The University of Colorado may adopt a “two-strike” policy that would suspend students after their second drug or alcohol offense, reports the Rocky Mountain News. Students now face suspension on their third strike. The university also is considering notifying students’ parents after one violation, instead of two, and may ask incoming students to take an online alcohol awareness course before they come to campus.
Robert Maust, chairman of the Standing Committee on Substance Abuse at CU, revealed the proposed changes to the independent commission investigating whether the CU football program used sex and alcohol to lure high school prospects.

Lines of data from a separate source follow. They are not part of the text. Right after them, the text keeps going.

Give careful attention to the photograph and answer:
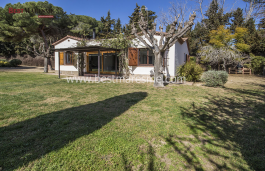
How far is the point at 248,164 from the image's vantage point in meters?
2.13

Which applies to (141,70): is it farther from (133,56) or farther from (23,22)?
(23,22)

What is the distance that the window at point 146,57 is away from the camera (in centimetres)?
1177

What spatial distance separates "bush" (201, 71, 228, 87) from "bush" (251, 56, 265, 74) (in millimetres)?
12472

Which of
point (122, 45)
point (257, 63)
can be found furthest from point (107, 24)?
point (257, 63)

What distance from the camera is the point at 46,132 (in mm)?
2852

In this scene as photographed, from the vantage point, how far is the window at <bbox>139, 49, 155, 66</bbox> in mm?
11766

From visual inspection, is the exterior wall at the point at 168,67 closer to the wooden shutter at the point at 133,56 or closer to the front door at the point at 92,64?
the wooden shutter at the point at 133,56

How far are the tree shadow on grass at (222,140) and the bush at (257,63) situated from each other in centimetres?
1643

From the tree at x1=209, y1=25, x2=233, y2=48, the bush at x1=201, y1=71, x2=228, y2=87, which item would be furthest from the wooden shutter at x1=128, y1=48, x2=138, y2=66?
the tree at x1=209, y1=25, x2=233, y2=48

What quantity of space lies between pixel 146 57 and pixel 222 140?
968 cm

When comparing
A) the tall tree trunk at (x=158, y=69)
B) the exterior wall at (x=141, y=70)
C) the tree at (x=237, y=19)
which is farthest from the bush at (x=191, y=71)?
the tree at (x=237, y=19)

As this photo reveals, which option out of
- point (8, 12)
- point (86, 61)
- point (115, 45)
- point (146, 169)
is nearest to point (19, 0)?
point (8, 12)

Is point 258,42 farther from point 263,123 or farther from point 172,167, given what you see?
point 172,167

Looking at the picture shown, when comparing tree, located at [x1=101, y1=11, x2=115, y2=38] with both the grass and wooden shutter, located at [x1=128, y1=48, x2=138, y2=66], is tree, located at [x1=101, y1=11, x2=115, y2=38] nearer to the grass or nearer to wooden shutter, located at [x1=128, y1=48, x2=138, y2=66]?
wooden shutter, located at [x1=128, y1=48, x2=138, y2=66]
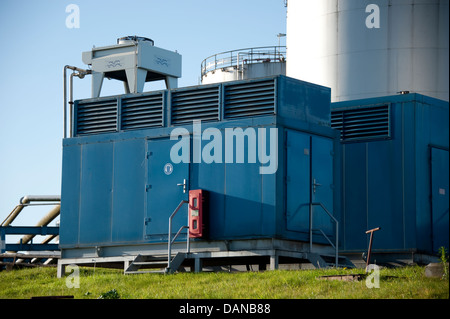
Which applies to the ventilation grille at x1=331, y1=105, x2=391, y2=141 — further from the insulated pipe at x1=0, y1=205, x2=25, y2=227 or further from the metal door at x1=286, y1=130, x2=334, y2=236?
the insulated pipe at x1=0, y1=205, x2=25, y2=227

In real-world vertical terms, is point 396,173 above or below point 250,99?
below

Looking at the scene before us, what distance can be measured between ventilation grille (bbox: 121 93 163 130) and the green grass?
14.4ft

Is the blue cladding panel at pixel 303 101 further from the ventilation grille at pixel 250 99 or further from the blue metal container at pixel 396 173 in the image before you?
the blue metal container at pixel 396 173

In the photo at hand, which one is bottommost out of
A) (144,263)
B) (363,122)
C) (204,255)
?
(144,263)

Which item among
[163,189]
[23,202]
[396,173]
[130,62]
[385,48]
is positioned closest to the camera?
[163,189]

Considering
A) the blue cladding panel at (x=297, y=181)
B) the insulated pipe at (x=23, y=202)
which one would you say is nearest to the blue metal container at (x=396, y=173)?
the blue cladding panel at (x=297, y=181)

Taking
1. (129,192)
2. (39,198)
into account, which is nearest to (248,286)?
(129,192)

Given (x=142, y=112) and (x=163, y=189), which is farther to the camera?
(x=142, y=112)

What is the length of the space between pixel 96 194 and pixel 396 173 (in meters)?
8.09

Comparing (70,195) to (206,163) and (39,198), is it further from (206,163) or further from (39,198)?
(39,198)

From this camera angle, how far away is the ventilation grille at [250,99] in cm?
2169

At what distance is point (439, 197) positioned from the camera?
2394 centimetres

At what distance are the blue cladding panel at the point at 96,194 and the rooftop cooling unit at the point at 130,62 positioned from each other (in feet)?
10.4

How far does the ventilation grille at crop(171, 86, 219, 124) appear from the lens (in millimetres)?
22469
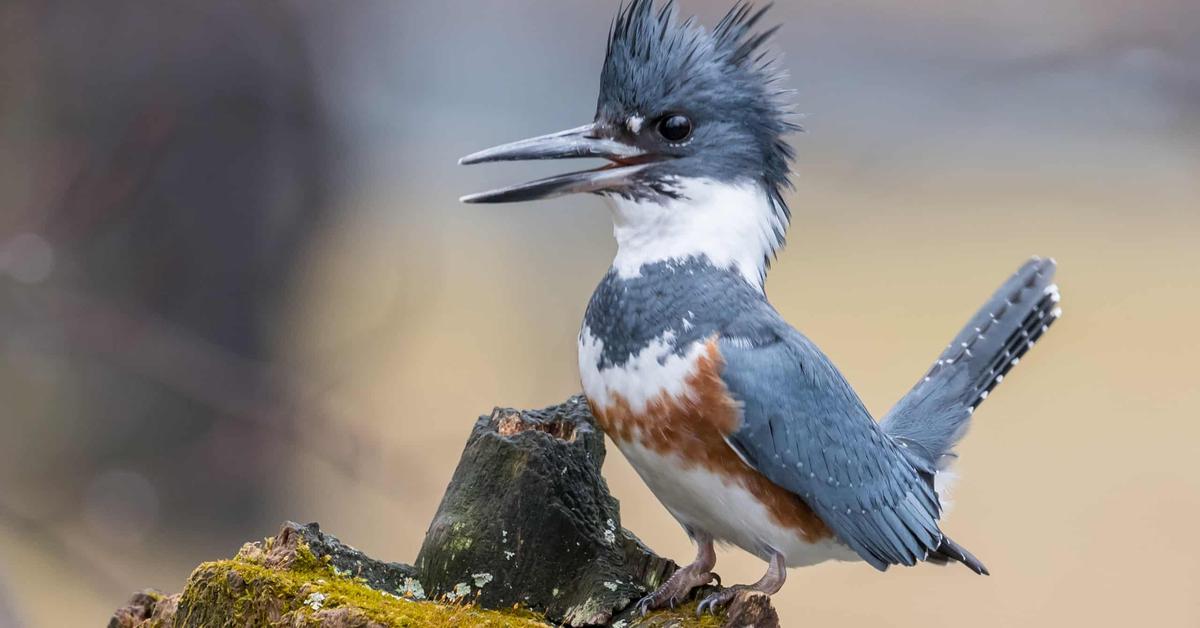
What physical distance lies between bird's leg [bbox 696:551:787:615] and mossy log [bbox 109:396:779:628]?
0.03m

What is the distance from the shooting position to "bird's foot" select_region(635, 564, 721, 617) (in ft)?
6.59

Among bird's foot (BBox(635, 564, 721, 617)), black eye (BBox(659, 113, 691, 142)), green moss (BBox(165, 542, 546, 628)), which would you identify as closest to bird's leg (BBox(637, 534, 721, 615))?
bird's foot (BBox(635, 564, 721, 617))

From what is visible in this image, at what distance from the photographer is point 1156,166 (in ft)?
12.3

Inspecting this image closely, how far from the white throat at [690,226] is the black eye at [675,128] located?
0.27ft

The commission will ask the legislature to create an exception to the state’s open meetings law so it could hear privately from some witnesses, who could include women who say they were sexually assaulted by football players and recruits since 1997.
Maust described a setting in which CU students find themselves surrounded by a sea of alcohol. “Beer is cheaper than water now,” Maust said, comparing a $1.50 bottle of water with a mug of beer during happy hour. “Women can drink free almost every night somewhere in Boulder.” Maust said there are 60 liquor outlets within a one-mile radius of the Boulder campus. He cited surveys that found 50 to 60 percent of CU students surveyed reported having recently engaged in “binge drinking”–five drinks in one sitting for a male, four for a woman.
Those results placed CU in the top 25 percent of U.S. campuses. The national average for reported binge drinking by students is 44 percent.